Un scrutin historique et une transition apaisée
Romuald Wadagni a remporté l’élection présidentielle du 12 avril au Bénin avec un score écrasant de 94,27 % des suffrages, face à son concurrent Paul Hounkpè, qui a salué la sincérité du processus et appelé à l’unité nationale. La Cour constitutionnelle a validé ces résultats, confirmant un taux de participation record de 63,57 %, en nette hausse par rapport aux 50,17 % enregistrés cinq ans plus tôt. Cette consultation électorale s’inscrit comme la cinquième alternance démocratique depuis la Conférence nationale de 1990, un gage de stabilité dans une région où les reports de mandats alimentent régulièrement des tensions politiques.
Des défis économiques et sociaux colossaux
Ministre des Finances pendant près de dix ans, Romuald Wadagni est reconnu comme l’architecte de la performance économique béninoise. Sous son impulsion, le taux de croissance du PIB a bondi de 1,8 % en 2015 à près de 8 % en 2025, un exploit qui contraste avec la persistance de la pauvreté. Malgré cette dynamique, plus de 40 % de la population vit encore sous le seuil de pauvreté, un paradoxe que le nouveau président compte résoudre grâce à une croissance inclusive et une économie diversifiée. Son programme pour 2026-2033 repose sur trois piliers : le bien-être social, la compétitivité économique et la cohésion nationale.

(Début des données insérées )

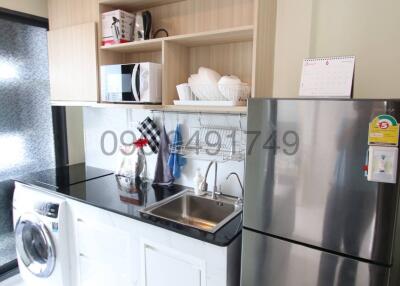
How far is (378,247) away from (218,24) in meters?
1.48

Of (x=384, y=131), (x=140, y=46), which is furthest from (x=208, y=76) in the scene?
(x=384, y=131)

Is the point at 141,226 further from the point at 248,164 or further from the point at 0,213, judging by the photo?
the point at 0,213

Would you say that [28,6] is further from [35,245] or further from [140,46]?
[35,245]

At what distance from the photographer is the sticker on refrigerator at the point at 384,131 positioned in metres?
0.95

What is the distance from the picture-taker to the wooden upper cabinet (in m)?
2.09

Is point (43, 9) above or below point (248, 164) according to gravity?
above

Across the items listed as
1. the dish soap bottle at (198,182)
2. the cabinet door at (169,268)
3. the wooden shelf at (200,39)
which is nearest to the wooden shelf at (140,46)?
the wooden shelf at (200,39)

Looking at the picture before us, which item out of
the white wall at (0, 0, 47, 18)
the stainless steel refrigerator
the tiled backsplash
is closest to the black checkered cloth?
the tiled backsplash

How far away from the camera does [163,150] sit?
2188mm

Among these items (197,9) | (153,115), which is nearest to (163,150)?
(153,115)

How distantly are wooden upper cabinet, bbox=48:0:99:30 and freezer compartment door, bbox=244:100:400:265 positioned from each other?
1.58m

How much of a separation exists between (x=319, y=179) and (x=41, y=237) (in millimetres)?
2094

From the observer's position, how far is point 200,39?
1716 mm

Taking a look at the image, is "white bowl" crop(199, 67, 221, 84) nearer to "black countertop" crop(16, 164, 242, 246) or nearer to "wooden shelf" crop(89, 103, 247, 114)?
"wooden shelf" crop(89, 103, 247, 114)
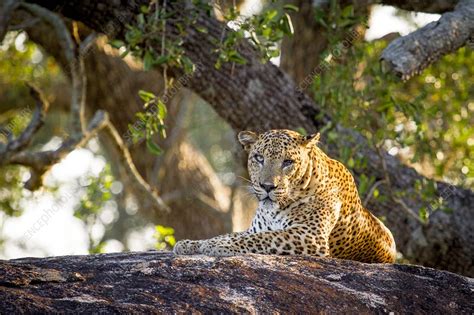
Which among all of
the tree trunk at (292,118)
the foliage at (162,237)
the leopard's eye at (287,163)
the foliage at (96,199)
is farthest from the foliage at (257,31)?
the foliage at (96,199)

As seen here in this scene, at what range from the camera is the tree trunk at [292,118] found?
9758 millimetres

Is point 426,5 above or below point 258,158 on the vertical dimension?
above

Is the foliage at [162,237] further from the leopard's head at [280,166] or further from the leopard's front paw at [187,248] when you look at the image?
the leopard's front paw at [187,248]

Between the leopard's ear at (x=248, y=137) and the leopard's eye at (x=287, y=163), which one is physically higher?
the leopard's eye at (x=287, y=163)

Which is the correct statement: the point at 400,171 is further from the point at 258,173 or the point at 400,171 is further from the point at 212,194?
the point at 212,194

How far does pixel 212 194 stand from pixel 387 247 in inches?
253

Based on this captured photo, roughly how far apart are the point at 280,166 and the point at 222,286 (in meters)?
1.85

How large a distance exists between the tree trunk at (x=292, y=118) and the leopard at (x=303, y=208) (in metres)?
2.04

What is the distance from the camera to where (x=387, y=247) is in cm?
791

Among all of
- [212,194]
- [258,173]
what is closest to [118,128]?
[212,194]

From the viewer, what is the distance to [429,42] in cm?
877

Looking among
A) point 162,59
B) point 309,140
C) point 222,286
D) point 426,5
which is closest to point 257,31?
point 162,59

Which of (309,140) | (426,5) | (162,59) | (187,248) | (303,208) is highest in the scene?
(426,5)

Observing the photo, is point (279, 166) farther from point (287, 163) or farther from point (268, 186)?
point (268, 186)
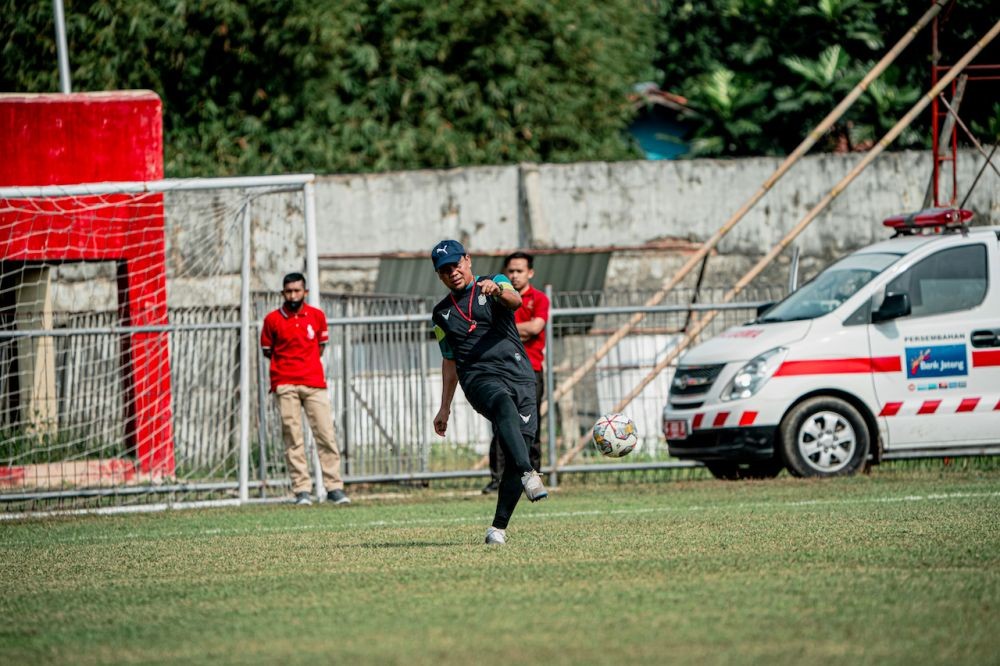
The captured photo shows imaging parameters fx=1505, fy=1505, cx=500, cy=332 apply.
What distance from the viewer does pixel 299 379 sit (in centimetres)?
1348

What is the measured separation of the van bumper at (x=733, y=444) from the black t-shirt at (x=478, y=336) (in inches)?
203

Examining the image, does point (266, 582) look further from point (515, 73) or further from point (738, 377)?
point (515, 73)

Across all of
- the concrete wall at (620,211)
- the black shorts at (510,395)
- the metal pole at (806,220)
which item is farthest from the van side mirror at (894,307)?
the concrete wall at (620,211)

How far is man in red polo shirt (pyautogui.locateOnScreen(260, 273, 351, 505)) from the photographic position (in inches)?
531

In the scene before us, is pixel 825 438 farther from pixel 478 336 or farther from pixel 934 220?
pixel 478 336

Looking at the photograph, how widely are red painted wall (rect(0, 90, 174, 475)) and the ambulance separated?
→ 18.9ft

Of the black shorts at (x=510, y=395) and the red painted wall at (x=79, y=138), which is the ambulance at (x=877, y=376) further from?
the red painted wall at (x=79, y=138)

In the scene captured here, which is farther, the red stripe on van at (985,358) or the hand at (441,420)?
the red stripe on van at (985,358)

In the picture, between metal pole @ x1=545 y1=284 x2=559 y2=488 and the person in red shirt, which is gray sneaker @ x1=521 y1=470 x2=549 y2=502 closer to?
the person in red shirt

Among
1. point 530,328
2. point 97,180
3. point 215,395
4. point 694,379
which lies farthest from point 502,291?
A: point 97,180

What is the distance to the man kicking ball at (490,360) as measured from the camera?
8.98 meters

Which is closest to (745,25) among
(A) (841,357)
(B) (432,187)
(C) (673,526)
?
(B) (432,187)

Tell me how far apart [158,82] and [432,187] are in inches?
441

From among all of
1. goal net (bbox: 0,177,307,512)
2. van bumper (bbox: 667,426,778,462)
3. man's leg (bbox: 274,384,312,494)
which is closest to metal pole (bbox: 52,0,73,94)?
goal net (bbox: 0,177,307,512)
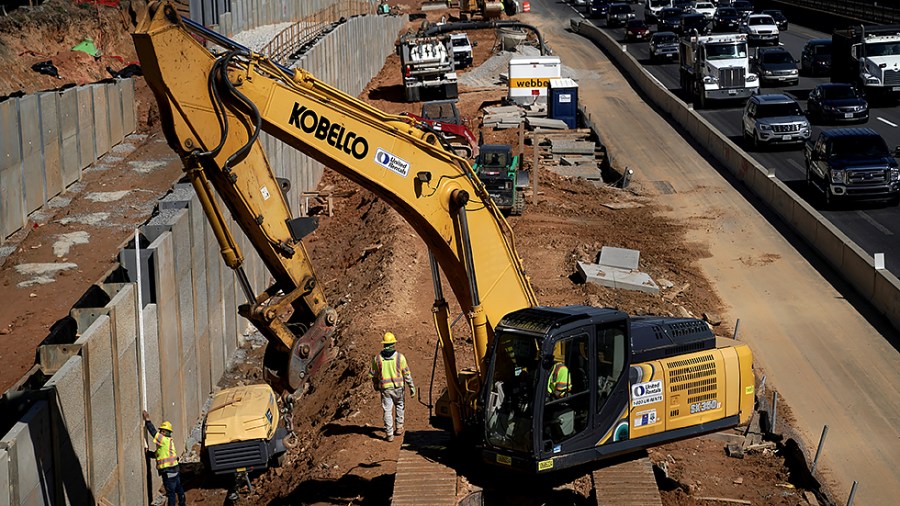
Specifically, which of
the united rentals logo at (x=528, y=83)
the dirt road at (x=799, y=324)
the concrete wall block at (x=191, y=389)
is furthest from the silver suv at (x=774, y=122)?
the concrete wall block at (x=191, y=389)

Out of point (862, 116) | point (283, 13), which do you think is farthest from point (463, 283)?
point (283, 13)

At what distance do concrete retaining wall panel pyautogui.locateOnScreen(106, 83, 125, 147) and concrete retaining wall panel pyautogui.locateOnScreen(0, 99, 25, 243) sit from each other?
8.27 meters

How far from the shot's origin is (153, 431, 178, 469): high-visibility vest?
17.3 meters

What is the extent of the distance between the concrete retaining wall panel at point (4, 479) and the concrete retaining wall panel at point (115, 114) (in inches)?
994

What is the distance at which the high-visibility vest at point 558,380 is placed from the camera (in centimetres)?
1301

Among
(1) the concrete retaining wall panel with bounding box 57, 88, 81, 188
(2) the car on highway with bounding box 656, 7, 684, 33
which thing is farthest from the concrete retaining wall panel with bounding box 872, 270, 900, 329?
(2) the car on highway with bounding box 656, 7, 684, 33

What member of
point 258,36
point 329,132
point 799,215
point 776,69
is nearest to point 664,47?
point 776,69

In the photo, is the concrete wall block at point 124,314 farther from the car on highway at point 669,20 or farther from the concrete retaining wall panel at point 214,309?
the car on highway at point 669,20

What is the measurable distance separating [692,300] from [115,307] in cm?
1374

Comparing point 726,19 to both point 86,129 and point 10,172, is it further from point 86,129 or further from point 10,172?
point 10,172

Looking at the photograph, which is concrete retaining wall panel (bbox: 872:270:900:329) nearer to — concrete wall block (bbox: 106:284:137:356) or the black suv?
the black suv

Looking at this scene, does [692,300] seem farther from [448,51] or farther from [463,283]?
A: [448,51]

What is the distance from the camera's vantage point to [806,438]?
1916 centimetres

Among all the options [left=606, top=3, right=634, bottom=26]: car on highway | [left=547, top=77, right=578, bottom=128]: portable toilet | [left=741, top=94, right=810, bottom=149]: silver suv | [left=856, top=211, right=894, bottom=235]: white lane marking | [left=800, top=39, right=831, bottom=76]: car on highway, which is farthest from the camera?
[left=606, top=3, right=634, bottom=26]: car on highway
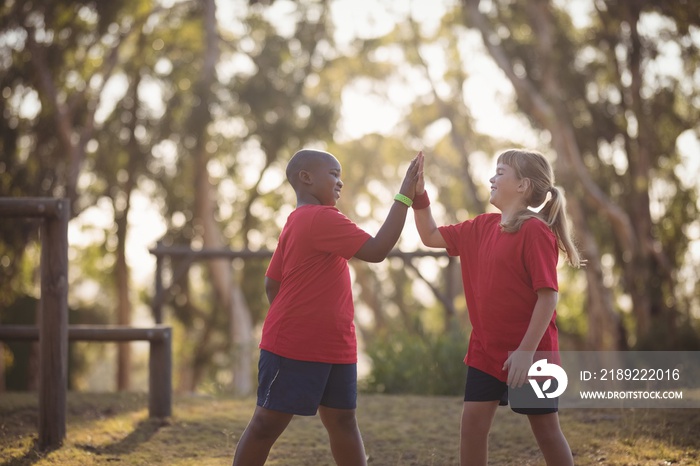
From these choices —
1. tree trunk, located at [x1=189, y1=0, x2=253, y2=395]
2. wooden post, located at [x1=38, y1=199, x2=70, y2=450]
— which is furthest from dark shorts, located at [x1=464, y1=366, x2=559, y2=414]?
tree trunk, located at [x1=189, y1=0, x2=253, y2=395]

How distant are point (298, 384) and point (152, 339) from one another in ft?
9.30

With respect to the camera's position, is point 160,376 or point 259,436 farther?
point 160,376

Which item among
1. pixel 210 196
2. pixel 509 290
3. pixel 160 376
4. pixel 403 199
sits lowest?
pixel 160 376

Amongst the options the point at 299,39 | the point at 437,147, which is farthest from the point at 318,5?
the point at 437,147

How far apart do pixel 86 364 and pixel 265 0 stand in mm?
11379

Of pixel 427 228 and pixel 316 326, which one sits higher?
pixel 427 228

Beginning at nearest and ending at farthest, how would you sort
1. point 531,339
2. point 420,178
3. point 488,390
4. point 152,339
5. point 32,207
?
point 531,339, point 488,390, point 420,178, point 32,207, point 152,339

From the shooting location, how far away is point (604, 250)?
2128 centimetres

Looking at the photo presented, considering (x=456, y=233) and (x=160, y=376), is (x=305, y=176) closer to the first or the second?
(x=456, y=233)

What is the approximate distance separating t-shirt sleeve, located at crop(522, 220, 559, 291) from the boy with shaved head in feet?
1.81

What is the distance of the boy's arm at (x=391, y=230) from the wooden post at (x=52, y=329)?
7.70ft

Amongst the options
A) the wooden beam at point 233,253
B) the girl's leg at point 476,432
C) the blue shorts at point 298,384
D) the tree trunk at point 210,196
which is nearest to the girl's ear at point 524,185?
the girl's leg at point 476,432

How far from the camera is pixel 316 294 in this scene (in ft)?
12.0

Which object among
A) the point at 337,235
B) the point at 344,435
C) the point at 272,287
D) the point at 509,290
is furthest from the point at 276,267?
the point at 509,290
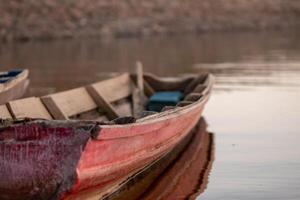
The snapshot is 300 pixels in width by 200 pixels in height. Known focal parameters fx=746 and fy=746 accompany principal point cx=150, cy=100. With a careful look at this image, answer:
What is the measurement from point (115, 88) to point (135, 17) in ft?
126

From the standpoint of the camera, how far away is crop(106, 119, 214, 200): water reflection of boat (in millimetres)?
11805

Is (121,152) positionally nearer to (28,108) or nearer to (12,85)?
(28,108)

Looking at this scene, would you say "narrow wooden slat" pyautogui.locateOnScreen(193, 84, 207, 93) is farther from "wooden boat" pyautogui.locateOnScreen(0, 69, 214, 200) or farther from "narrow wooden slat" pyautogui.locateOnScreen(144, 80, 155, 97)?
"wooden boat" pyautogui.locateOnScreen(0, 69, 214, 200)

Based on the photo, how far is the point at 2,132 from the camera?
372 inches

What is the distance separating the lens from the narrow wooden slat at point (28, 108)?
12.5 m

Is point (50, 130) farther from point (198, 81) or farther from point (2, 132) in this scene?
point (198, 81)

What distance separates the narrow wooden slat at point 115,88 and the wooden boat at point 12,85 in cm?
192

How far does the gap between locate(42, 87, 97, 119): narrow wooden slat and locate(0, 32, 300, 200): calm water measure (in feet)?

Relancer le dialogue avec l’opposition et renforcer la démocratie
Le paysage politique béninois reste dominé par la mouvance présidentielle, avec des députés et élus locaux issus de ses rangs. Les règles de parrainage introduites en 2024, exigeant un quota de 15 % des parlementaires ou maires, ont marginalisé l’opposition. Le parti Les Démocrates, autrefois influent, est en proie à des divisions internes depuis le départ de Boni Yayi en mars 2026. Sans modification de ces règles, l’opposition pourrait être exclue des prochaines élections jusqu’en 2040, un scénario qui affaiblirait davantage le pluralisme politique.
La Constitution de 2025 prévoit un « pacte de responsabilité républicaine » pour favoriser la collaboration avec l’opposition. Cependant, ce mécanisme doit être utilisé pour renforcer le débat démocratique, et non pour étouffer les voix contestataires. Romuald Wadagni devra aussi garantir l’effectivité des mécanismes de participation citoyenne et des dialogues de redevabilité publique pour consolider la confiance dans les institutions.
Une sécurité régionale à reconstruire
Le Bénin fait face à des menaces terroristes persistantes dans le nord du pays, tandis que ses relations avec certains voisins, comme le Burkina Faso et le Niger, restent tendues. La tentative de coup d’État du 7 décembre 2025 a rappelé la fragilité des acquis démocratiques et la nécessité de renforcer la coopération régionale. Bien que les liens avec le Nigeria se soient améliorés grâce à son soutien lors de cette crise, la reprise des échanges avec Ouagadougou et Niamey dépendra de la volonté politique des nouvelles autorités.
Le vide sécuritaire résultant de ces tensions favorise l’expansion des groupes terroristes, notamment dans les zones transfrontalières et autour du complexe W-Arly-Pendjari. Une coopération renforcée est indispensable pour sécuriser ces territoires et préserver la stabilité des trois pays concernés.
Une gouvernance à deux têtes ?
La création d’un Sénat en novembre 2025, doté de prérogatives étendues, pourrait introduire une forme d’exécutif bicéphale. Une nomination de l’ancien président Patrice Talon à la tête de cette institution institutionnaliserait cette dynamique, avec un risque accru de frictions institutionnelles. Romuald Wadagni devra donc veiller à préserver l’équilibre des pouvoirs et à éviter toute concentration excessive du pouvoir.
Son mandat s’annonce comme un exercice d’équilibriste : concilier croissance économique, inclusion sociale, stabilité politique et sécurité régionale, dans un contexte où les défis structurels se multiplient. La réussite de cette transition dépendra de sa capacité à fédérer toutes les forces vives du pays autour d’un projet commun.